Judith Lynn Stillman is an American classical pianist, composer, filmmaker, and music educator. She is the artist-in-residence and a professor of music at Rhode Island College and has performed as a soloist and chamber musician internationally.

==Early life and education==
Stillman was born in New York City. She began piano lessons at the age of three and was performing publicly by five. At nine, she entered the Juilliard School's pre-college division. She earned Bachelor's, Master's, and Doctor of Musical Arts degrees from Juilliard.

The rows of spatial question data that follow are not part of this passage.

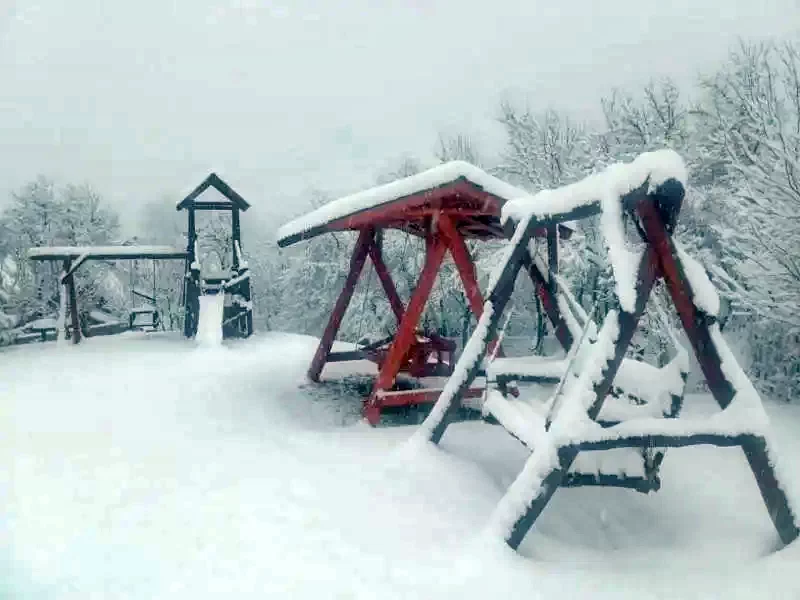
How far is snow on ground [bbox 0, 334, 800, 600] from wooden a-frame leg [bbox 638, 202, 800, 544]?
0.21m

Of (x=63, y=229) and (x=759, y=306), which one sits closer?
(x=759, y=306)

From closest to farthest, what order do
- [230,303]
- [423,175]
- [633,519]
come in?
[633,519], [423,175], [230,303]

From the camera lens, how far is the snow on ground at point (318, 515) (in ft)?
8.96

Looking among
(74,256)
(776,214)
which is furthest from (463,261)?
(74,256)

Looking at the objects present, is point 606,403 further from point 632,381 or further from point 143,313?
point 143,313

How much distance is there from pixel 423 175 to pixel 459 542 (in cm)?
325

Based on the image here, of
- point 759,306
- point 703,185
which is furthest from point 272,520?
point 703,185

During her studies, she won the Juilliard Concerto Competition and the Dethier Prize.

==Career==
===Teaching===
After completing her doctorate, Stillman joined the faculty of Rhode Island College as Artist-in-Residence and a Professor of music. She has received institutional honors including the Maixner Award for Outstanding Teaching, the Thorp Award for Scholarly and Creative Activity, and a faculty award from Alumni and College Relations.

===Performance===
Stillman has performed at venues and festivals including Carnegie Hall, Alice Tully Hall, Avery Fisher Hall, Lincoln Center, Marlboro, and Tanglewood, and has toured as a visiting artist in countries such as China, Russia, France, Israel, the United Kingdom, and Canada.

She has collaborated with artists including Jordan Rudess, Sara Sant'Ambrogio, Carol Wincenc, Will Liverman, Wynton Marsalis, Mark O'Connor, Richard Stoltzman, András Schiff, and members of the Borromeo, Muir, and Lydian string quartets. She has also appeared as a guest artist with The Beach Boys.

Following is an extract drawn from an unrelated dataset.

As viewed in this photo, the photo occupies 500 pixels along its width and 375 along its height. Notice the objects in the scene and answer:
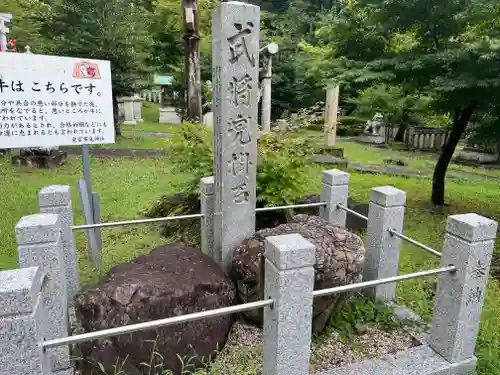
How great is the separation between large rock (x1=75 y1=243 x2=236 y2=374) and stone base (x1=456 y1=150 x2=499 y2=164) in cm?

Stillman is the artistic director and pianist of the chamber music series "Judith Lynn Stillman and Friends from the Rhode Island Philharmonic Orchestra" and serves as the principal keyboardist with the Lancaster Festival Orchestra in Ohio.

In 2024, Stillman served as the on-stage music director and pianist for a production of Amadeus at Rhode Island’s Gamm Theatre.

===Composition===
Stillman composes and produces multimedia events that combine music with theatrical and visual elements. Her works include the short opera Essential Business, which won first prize in the international #OperaHarmony competition; Small Step, Giant Leap: A Lunar Fantasy, a multimedia piece for the 50th anniversary of Apollo 11; and song cycles such as Phoenix from the Ashes, based on poetry from the Terezín concentration camp, and When the Music Stopped, commemorating the Armenian Genocide Centennial.

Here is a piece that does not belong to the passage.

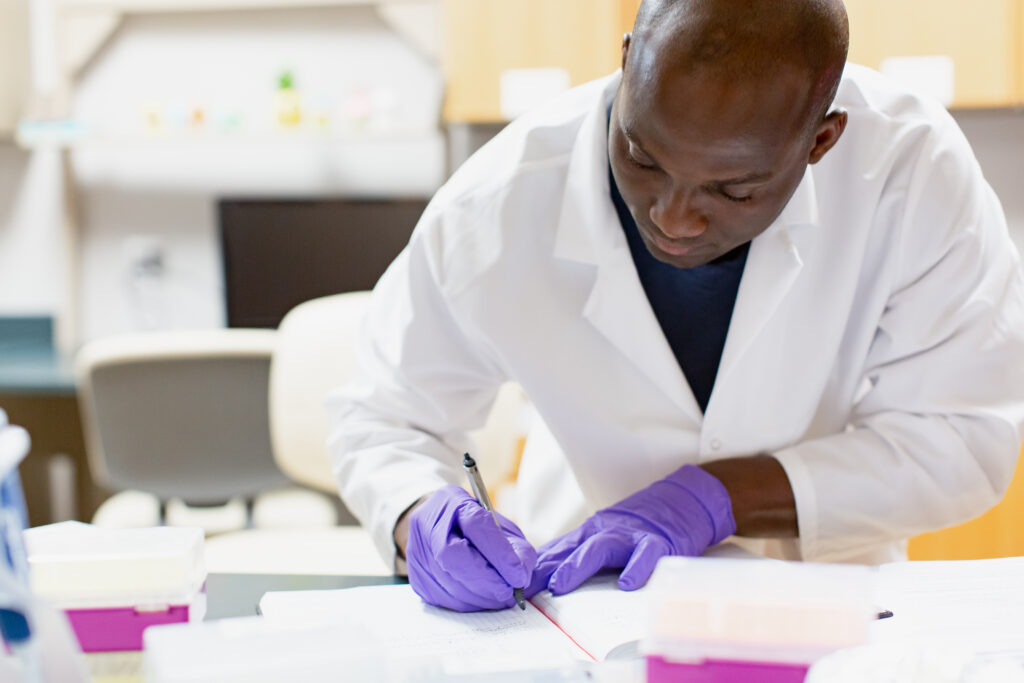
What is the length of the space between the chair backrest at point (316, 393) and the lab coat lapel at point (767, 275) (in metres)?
0.88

She is also the creator of Play-within-a-Concert, a multidisciplinary live format presenting biographical narratives of composers through music, theatre, and film. Productions include Beethoven: Torment and Triumph, Mozart’s Musical Mystery Tour, April in Paris with Poulenc, and Dvořák: A Bohemian Rhapsody.

===Film===
Stillman's film projects have been recognized at numerous festivals. Titles include the opera film Essential Business, honored by Opera Europa; Vanishing Act: A Fantasy on Extinction, which earned awards from the Five Continents and Global Music Awards festivals; and When the Music Stopped, an official selection of the Glendale Film Festival. Other prize-winning films include A Woman’s Place Is in the House, Beneath a Silent Blue Sky, and Women Trailblazers in Music.

==Personal life==
Stillman resides in Providence, Rhode Island. In 2016, she traveled to refugee camps in Greece to perform for Syrian and Afghan refugees, inspiring her “Refugee Artistry” initiative.

==Discography==
===Selected albums===
- 1993 – On the Twentieth Century with Wynton Marsalis
- 1994 – Christmas Remembered
- 1994 – Classics Remembered
- 1994 – Piano Silhouettes
- 1994 – Seasons Remembered
- 2004 – Chardonnay Classics
- 2004 – Christmas Reflections
- 2013 – Viennese Gems with Richard Stoltzman
- 2017 – Bernstein: Chamber and Concert Music featuring Judith Lynn Stillman, Wynton Marsalis, Yo-Yo Ma, Joshua Bell and Richard Stoltzman

==Awards and honors==
Stillman has won eighteen international and national piano competitions. In 1997, she received the inaugural Rhode Island Pell Award for Excellence in the Arts. In 2017, she became the first recipient of the Christiana Carteaux Bannister Award for Civil Service in the Arts. In 2019, she was named an Honored Artist by The American Prize for piano and composition, and in 2023, Providence Business News honored her as Creative Services Industry Leader.